このうちオリエンタルランドは正社員6.1%、パートなどは時給6.99%の賃上げ、イオングループ子会社のイオンリテールはそれぞれ5.03%、7.0%で妥結した。イオングループ傘下のホームセンターの労働組合については、6.16%、7.01%の引き上げで決着。12年にゼンセンが結成されてから初めて2月中の妥結となった。

UAゼンセンの松浦昭彦会長は「従来にはないスピードで(回答が)出てきている」とした上で、「それぞれの産業は総じて順風満帆の業績とは言えない中で、これからの企業経営の中では『人への投資』が非常に重要であるということを経営者に理解してもらいたい」と今後の交渉に期待を込めた。

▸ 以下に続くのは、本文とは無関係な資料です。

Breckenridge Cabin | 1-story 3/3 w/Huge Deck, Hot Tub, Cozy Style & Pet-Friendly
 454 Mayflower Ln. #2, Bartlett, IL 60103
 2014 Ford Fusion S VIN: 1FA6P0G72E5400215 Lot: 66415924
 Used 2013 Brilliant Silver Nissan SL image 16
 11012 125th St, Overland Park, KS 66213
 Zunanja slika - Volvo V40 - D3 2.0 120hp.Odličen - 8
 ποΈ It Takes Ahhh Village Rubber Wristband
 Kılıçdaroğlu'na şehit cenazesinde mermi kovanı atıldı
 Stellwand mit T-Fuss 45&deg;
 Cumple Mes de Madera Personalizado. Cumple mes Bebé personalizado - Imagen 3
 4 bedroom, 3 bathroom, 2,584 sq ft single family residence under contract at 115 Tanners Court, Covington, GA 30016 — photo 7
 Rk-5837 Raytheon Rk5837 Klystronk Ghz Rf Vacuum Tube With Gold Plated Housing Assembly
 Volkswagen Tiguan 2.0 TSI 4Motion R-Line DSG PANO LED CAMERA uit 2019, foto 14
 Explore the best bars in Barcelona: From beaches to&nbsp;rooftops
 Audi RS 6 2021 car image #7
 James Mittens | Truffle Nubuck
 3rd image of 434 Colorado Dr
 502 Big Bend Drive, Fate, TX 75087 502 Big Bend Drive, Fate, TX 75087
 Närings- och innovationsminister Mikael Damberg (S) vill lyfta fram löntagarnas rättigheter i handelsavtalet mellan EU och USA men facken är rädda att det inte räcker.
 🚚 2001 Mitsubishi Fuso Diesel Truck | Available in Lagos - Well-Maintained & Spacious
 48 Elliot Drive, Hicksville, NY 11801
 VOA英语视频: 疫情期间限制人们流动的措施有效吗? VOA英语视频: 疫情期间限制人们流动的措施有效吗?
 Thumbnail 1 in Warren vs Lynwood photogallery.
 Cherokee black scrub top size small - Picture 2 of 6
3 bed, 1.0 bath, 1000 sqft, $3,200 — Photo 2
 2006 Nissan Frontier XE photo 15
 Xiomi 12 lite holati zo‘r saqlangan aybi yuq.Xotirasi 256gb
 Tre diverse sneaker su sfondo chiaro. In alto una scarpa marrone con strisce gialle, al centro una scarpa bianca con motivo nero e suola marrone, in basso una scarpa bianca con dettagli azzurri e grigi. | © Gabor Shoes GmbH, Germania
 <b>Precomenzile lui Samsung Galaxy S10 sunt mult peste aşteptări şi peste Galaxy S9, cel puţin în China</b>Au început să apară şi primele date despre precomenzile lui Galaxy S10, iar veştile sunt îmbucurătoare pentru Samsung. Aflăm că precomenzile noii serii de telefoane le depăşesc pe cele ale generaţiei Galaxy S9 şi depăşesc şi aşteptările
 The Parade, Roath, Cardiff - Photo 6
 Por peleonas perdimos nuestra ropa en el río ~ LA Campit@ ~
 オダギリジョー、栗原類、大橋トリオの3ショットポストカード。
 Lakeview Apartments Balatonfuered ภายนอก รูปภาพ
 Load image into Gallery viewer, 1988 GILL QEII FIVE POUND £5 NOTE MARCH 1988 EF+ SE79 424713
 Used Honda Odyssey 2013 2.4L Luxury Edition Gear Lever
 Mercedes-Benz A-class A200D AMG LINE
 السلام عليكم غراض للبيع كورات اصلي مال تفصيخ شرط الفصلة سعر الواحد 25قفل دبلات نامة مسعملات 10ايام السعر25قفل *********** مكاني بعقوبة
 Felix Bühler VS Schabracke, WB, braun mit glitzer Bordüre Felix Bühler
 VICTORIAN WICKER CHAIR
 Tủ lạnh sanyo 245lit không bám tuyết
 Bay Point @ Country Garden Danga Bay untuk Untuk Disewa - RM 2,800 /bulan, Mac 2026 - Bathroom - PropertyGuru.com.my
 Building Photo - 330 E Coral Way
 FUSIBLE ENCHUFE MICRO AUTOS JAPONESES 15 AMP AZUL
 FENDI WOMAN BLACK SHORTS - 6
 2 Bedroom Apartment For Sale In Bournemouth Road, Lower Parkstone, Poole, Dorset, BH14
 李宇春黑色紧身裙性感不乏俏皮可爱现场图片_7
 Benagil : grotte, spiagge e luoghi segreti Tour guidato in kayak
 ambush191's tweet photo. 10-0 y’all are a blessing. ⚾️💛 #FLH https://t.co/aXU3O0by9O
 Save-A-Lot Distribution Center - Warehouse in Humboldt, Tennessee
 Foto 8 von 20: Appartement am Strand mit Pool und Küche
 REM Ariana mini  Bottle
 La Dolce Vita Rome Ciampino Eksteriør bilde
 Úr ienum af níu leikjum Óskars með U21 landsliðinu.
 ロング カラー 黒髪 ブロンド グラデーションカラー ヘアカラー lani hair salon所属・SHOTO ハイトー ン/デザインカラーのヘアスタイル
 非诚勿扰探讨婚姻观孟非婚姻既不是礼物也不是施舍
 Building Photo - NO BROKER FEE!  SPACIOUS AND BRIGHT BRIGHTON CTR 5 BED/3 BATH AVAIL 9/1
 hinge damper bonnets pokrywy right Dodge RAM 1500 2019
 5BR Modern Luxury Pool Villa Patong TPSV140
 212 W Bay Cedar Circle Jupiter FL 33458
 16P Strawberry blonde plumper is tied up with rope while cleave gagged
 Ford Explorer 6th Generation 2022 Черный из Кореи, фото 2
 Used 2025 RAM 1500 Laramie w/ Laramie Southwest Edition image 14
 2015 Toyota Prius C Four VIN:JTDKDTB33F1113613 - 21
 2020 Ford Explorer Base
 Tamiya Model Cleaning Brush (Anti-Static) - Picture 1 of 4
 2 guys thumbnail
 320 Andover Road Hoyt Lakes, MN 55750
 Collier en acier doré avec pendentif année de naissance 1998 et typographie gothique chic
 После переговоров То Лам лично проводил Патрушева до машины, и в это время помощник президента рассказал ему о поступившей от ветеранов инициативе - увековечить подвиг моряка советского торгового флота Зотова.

UAゼンセンは繊維、化学、流通、サービス業など2291の労働組合が加盟(21年9月現在)する日本最大の産業別組織の一つ。春闘では751組合が要求書を提出し、正社員の要求分は組合員1人当たりの平均で5.16%、パートタイムは同6.35%で、ゼンセン結成以来、最も高い水準となっている。

松浦会長は、UAゼンセンに参加する企業は一般的にみて他産業と比べると賃金が低い水準にある上、ゼンセン内でも大手と中小の格差があるとして格差の是正につなげていく意向を示した。大手企業の最終交渉の集中回答日は15日で、その後は主に中堅・中小企業が続く。